------ Information given

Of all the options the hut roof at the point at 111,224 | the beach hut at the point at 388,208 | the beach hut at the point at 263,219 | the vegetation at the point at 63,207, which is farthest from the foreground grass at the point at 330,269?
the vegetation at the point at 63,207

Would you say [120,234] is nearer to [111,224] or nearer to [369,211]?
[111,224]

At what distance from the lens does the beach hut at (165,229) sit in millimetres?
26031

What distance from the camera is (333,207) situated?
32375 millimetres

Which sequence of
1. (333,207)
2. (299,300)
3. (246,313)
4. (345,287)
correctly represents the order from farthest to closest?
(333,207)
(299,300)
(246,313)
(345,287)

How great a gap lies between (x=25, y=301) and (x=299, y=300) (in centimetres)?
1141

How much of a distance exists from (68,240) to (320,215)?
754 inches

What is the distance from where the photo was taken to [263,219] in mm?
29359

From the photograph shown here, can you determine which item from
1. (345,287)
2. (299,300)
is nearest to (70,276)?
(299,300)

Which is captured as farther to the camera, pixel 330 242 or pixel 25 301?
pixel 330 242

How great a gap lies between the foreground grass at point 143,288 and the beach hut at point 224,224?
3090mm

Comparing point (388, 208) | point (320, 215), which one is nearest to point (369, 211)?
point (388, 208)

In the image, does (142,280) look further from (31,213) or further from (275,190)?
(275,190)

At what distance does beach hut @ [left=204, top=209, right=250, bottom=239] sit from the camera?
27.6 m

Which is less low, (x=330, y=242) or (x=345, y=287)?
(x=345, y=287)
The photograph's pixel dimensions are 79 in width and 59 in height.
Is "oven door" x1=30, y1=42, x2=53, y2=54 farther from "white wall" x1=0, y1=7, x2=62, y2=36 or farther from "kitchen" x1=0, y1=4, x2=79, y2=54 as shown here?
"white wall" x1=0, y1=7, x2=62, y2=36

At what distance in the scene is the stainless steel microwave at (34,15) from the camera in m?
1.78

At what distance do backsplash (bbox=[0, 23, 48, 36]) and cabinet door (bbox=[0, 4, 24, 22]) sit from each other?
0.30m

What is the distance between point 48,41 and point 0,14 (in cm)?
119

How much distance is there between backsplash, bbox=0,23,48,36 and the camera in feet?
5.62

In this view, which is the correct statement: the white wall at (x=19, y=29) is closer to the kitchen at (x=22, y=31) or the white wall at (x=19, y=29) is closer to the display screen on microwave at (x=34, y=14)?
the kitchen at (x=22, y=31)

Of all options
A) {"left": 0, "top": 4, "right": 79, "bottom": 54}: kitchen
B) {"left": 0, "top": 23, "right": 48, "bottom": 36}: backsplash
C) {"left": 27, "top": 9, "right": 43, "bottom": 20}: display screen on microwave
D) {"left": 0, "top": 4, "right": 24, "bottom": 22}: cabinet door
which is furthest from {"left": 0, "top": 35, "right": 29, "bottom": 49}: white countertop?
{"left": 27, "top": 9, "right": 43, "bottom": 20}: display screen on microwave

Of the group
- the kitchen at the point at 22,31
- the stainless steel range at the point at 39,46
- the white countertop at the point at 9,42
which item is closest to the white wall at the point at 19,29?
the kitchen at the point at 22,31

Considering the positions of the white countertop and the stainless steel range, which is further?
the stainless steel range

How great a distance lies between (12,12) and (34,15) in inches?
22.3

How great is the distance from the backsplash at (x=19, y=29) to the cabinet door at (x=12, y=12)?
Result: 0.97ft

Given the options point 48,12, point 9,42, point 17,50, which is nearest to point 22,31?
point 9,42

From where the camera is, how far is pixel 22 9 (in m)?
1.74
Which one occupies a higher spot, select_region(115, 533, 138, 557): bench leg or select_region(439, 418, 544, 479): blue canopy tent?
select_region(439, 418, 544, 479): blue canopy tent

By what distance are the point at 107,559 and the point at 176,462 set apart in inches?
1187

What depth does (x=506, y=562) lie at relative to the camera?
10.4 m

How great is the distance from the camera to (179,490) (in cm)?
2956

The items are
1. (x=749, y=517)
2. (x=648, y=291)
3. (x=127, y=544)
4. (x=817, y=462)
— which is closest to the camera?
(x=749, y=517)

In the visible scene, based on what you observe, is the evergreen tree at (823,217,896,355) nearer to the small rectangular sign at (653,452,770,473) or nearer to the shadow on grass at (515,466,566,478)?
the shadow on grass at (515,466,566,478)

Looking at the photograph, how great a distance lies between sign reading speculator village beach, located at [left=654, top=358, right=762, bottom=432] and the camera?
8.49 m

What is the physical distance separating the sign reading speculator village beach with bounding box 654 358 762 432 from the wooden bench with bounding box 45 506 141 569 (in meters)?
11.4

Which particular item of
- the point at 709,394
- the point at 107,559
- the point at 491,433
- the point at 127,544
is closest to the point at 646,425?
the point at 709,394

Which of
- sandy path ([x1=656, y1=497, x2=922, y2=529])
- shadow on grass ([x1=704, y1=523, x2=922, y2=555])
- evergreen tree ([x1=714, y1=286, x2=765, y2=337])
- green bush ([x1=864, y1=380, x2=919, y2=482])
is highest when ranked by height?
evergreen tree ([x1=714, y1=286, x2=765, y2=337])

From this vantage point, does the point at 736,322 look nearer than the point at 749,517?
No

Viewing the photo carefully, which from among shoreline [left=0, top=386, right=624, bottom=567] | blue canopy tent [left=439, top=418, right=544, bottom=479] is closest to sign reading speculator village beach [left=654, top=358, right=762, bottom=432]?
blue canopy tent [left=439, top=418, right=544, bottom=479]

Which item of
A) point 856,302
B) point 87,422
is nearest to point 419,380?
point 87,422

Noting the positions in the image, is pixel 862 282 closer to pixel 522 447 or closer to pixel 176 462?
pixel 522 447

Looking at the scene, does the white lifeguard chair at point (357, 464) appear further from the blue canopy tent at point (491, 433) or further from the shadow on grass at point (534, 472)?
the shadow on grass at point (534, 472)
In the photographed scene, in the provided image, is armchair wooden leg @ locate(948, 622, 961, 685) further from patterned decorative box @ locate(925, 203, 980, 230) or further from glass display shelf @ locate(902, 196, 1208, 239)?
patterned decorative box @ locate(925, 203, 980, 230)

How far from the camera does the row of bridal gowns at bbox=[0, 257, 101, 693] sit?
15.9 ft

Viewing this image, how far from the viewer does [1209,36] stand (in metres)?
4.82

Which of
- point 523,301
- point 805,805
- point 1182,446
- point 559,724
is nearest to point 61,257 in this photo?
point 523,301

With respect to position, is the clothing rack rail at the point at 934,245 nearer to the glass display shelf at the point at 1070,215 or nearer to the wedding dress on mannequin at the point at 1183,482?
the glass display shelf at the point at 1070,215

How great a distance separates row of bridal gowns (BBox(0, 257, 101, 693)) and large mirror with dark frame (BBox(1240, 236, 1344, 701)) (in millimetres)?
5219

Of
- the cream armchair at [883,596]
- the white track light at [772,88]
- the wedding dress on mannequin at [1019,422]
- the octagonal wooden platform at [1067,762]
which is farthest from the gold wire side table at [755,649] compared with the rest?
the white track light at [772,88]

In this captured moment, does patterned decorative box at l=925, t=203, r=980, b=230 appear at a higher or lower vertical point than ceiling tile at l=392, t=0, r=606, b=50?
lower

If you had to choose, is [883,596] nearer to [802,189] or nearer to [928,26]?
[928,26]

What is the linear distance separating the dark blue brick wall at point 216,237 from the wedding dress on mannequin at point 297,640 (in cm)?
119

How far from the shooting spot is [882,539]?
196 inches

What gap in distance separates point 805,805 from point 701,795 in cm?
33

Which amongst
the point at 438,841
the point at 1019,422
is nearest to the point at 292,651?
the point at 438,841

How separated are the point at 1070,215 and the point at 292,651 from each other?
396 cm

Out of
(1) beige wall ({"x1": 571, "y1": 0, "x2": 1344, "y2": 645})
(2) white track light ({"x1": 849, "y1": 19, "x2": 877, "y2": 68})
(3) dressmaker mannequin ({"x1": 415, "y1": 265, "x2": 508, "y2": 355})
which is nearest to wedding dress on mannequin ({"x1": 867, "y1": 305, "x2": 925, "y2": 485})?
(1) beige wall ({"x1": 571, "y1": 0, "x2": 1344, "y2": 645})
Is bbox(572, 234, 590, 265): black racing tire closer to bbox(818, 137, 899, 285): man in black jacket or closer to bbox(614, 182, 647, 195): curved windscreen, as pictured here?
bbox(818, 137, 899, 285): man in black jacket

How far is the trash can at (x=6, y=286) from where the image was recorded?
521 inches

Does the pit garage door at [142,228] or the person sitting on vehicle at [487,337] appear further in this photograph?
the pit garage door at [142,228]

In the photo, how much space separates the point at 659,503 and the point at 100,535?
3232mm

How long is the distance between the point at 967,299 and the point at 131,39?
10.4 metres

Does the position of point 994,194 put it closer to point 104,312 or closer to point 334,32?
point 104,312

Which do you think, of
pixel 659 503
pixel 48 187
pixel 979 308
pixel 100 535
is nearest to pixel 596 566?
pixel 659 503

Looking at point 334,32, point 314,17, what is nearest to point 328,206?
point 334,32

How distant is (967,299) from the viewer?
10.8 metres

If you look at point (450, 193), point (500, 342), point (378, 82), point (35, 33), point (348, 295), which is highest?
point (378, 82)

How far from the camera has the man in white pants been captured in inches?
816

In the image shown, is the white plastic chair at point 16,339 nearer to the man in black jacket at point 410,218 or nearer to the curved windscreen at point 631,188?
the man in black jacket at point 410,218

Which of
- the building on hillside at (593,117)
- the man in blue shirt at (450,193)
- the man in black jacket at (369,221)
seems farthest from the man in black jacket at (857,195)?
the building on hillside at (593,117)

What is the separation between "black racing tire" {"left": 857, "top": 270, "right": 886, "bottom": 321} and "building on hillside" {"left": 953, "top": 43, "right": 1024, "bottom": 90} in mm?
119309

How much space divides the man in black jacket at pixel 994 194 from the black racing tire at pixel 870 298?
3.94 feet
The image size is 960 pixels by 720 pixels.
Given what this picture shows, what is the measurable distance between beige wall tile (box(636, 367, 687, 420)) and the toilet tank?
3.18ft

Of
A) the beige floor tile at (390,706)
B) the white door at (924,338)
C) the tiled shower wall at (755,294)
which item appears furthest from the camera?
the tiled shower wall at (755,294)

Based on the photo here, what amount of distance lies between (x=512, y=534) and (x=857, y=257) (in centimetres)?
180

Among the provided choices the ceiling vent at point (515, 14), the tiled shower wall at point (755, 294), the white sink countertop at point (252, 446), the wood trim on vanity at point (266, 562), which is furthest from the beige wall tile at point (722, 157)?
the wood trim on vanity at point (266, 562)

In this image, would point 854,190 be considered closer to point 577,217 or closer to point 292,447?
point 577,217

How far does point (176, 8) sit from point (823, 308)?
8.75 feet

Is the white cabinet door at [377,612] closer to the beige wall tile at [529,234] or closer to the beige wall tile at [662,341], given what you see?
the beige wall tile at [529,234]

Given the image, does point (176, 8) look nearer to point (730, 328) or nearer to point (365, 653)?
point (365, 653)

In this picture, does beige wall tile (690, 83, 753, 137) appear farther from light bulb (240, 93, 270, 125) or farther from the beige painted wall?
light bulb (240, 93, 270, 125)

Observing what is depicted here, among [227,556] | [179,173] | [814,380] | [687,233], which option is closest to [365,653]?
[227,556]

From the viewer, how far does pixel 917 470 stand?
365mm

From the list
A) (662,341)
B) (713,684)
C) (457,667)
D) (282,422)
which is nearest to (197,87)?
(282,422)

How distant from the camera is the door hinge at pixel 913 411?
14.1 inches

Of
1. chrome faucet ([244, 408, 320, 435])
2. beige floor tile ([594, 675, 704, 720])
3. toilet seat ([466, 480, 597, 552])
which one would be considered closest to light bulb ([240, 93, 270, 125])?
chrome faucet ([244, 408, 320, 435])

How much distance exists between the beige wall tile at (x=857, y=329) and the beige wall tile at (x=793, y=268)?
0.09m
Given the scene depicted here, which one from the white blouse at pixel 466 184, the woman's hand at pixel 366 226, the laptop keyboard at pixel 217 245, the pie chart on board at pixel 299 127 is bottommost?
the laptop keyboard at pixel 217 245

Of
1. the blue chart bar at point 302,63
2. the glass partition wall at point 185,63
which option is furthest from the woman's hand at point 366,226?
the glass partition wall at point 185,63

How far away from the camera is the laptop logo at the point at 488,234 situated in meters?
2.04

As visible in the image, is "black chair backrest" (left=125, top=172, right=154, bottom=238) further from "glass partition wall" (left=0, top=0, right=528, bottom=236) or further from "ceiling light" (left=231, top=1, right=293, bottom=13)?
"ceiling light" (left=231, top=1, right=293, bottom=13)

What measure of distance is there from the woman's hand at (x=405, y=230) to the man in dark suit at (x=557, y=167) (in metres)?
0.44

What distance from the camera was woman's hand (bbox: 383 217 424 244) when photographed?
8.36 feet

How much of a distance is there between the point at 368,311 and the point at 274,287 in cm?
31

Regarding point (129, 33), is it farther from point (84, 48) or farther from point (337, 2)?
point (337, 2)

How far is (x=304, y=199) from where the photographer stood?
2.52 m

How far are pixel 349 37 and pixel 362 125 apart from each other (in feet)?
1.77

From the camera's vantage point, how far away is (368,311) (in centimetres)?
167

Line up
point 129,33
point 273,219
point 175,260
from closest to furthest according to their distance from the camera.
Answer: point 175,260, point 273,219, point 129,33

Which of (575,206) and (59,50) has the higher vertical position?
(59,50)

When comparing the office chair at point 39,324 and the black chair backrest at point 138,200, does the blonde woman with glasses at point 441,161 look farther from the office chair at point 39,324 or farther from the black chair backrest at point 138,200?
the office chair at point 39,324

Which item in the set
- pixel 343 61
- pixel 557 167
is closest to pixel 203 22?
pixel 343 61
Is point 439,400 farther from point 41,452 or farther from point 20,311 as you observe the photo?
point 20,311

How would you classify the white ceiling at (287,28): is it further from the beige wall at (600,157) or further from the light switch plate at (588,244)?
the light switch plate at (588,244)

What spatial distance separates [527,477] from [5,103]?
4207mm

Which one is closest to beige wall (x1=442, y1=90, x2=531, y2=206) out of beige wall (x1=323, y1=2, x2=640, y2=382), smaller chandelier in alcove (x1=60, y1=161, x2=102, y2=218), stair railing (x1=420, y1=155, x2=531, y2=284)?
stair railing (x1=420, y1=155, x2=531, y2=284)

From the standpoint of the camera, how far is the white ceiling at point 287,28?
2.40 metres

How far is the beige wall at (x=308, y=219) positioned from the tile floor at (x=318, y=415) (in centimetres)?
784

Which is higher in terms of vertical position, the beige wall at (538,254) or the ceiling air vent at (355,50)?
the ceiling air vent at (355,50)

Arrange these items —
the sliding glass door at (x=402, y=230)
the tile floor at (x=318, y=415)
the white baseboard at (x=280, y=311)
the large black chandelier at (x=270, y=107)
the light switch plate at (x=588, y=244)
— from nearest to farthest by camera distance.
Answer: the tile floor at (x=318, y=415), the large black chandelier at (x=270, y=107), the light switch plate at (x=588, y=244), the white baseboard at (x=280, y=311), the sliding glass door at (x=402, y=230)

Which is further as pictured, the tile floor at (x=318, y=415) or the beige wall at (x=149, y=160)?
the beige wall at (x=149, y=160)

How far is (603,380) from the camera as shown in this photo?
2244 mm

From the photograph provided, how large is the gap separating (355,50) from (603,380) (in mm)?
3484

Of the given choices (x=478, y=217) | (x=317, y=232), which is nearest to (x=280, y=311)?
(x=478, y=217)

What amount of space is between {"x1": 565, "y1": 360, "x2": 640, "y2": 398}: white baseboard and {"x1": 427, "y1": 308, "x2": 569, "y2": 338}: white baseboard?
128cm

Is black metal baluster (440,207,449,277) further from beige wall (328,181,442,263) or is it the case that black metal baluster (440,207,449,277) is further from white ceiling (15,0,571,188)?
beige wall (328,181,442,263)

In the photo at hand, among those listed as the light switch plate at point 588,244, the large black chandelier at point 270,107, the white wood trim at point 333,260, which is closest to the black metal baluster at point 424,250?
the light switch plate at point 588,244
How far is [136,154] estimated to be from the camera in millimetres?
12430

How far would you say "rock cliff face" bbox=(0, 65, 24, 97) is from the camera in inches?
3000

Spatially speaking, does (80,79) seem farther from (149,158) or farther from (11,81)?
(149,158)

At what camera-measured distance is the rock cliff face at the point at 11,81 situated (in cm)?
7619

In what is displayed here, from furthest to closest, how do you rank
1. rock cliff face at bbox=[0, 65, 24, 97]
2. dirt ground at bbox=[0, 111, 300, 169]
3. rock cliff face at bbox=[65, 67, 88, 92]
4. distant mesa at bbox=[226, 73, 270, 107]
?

------------

**Given instruction**. Arrange the entries, starting with the first one and going on through the line containing "32375 millimetres", as a two-column CSV with columns named text and answer. Give one row for each entry, and put each value in a single quoted field with any line breaks changed to spaces.

**Answer below**.
text,answer
"Of all the options the hut roof at the point at 111,224 | the beach hut at the point at 388,208 | the beach hut at the point at 263,219 | the vegetation at the point at 63,207, which is farthest from the foreground grass at the point at 330,269?","the vegetation at the point at 63,207"
"Would you say [120,234] is nearer to [111,224] or nearer to [369,211]?","[111,224]"
"At what distance from the lens does the beach hut at (165,229) sit in millimetres?","26031"
"What distance from the camera is (333,207) situated?","32375 millimetres"